La truffa più clamorosa ha come protagoniste due novelle realtà aziendali che hanno ricevuto delle piantine da seme, al posto di talee. I coltivatori, essendo alle prime armi non si sono accorti nell’immediato di questo particolare.

In questo caso, oltre a munirsi di genetiche utili e adatte al proprio scopo, potrebbero entrare in gioco le figure dei consulenti di coltivazione, ma in Italia vi sono alcuni ostacoli non trascurabili:

da una parte il contadino che non vuole pagare per una consulenza, ma vorrebbe un consiglio di coltivazione (ovviamente a titolo gratuito) e dall’altra a volte – e sottolineiamo a volte – la difficoltà sta proprio nel trovare un consulente veramente preparato che possa dare le informazioni giuste al momento giusto.

Durante la stagione 2018 si sono verificati diversi problemi, tra piante che non hanno reso quanto dovuto fino al mancato ritiro da parte di chi ha preso impegni ad inizio anno. I canapicoltori, nel migliore dei casi, si sono ritrovati con un raccolto che non sapevano come lavorare e conservare, e nel peggiore dei casi hanno perso il raccolto per la mancata assistenza, promessa inizialmente, nelle ultime fasi della coltivazione.
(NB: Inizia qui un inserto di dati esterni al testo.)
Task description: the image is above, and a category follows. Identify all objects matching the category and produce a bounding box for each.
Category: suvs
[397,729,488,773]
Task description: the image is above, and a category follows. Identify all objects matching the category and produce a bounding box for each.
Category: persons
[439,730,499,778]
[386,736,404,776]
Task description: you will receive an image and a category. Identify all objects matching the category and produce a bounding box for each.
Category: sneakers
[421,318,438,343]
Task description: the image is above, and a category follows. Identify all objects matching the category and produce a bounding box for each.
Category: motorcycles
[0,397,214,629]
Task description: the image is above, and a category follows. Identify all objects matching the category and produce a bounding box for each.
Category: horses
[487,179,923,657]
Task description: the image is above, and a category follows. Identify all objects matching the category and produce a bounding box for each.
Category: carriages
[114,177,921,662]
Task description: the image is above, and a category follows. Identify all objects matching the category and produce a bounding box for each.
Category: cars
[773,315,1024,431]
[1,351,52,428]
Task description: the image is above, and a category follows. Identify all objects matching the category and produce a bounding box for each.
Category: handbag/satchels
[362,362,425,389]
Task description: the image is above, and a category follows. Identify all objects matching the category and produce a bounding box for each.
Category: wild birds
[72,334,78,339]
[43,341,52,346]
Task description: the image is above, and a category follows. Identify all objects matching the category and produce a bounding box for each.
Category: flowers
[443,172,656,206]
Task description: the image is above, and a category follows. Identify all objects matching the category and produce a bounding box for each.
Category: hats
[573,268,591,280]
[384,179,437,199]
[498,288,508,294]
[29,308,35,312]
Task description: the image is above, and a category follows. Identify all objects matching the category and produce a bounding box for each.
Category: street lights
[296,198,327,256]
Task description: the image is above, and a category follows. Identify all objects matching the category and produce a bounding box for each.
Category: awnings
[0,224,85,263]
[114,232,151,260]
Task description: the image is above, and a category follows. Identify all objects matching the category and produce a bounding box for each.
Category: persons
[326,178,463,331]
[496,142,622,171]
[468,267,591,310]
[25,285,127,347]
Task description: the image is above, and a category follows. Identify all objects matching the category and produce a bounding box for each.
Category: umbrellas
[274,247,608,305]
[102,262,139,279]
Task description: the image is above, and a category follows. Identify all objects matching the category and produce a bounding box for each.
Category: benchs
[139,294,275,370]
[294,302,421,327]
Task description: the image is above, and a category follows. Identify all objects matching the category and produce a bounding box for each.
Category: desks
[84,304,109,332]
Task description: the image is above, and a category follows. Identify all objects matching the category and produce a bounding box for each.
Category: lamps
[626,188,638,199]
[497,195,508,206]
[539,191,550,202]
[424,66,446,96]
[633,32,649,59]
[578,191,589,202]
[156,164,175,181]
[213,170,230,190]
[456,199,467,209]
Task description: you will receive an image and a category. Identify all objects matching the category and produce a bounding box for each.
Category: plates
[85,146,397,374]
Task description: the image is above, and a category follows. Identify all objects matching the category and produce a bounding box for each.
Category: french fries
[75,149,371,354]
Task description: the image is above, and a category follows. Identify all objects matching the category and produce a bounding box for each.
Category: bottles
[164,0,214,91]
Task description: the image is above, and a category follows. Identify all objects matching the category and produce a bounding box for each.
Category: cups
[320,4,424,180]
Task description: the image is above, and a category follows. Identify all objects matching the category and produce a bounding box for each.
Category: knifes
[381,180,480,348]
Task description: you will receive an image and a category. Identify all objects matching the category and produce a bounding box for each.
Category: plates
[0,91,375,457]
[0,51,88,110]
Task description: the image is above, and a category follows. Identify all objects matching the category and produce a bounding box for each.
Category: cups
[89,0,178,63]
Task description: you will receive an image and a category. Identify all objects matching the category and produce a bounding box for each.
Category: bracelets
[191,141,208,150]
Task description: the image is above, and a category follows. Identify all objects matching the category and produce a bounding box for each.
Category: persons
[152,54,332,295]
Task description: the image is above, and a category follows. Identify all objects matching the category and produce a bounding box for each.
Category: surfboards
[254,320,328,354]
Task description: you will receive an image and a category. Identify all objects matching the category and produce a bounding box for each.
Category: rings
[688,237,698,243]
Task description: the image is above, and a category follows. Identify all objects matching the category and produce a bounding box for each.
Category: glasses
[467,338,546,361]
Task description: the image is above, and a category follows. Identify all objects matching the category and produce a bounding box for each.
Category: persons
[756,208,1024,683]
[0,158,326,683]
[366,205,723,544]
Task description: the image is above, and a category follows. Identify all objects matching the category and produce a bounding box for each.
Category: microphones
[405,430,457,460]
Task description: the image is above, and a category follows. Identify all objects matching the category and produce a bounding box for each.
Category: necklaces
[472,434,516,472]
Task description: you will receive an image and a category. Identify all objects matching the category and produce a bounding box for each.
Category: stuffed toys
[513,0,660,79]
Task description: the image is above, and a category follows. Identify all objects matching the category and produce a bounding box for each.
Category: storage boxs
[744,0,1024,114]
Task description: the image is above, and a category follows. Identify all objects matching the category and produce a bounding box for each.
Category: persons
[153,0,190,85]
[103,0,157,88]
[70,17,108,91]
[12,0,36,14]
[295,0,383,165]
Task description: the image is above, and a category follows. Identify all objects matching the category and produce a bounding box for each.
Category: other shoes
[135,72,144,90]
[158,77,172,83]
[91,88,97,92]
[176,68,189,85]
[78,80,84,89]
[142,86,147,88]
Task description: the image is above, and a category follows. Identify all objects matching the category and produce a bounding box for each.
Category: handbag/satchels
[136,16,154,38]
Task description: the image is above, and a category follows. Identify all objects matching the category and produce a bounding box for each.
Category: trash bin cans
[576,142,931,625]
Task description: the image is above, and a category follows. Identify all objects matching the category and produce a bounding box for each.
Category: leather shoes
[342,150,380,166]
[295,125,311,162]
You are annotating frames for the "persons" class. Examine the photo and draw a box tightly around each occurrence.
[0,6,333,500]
Avete rotto il cazzo. Non c’è posto per questo genere di attività in questo settore: la pianta di Cannabis merita un ragguardevole rispetto!

Commercializzando prodotti fasulli e farlocchi, oltre al danno economico e al mancato benessere delle persone che li assumono, si fa un ulteriore e pesante danno d’immagine nei confronti della pianta.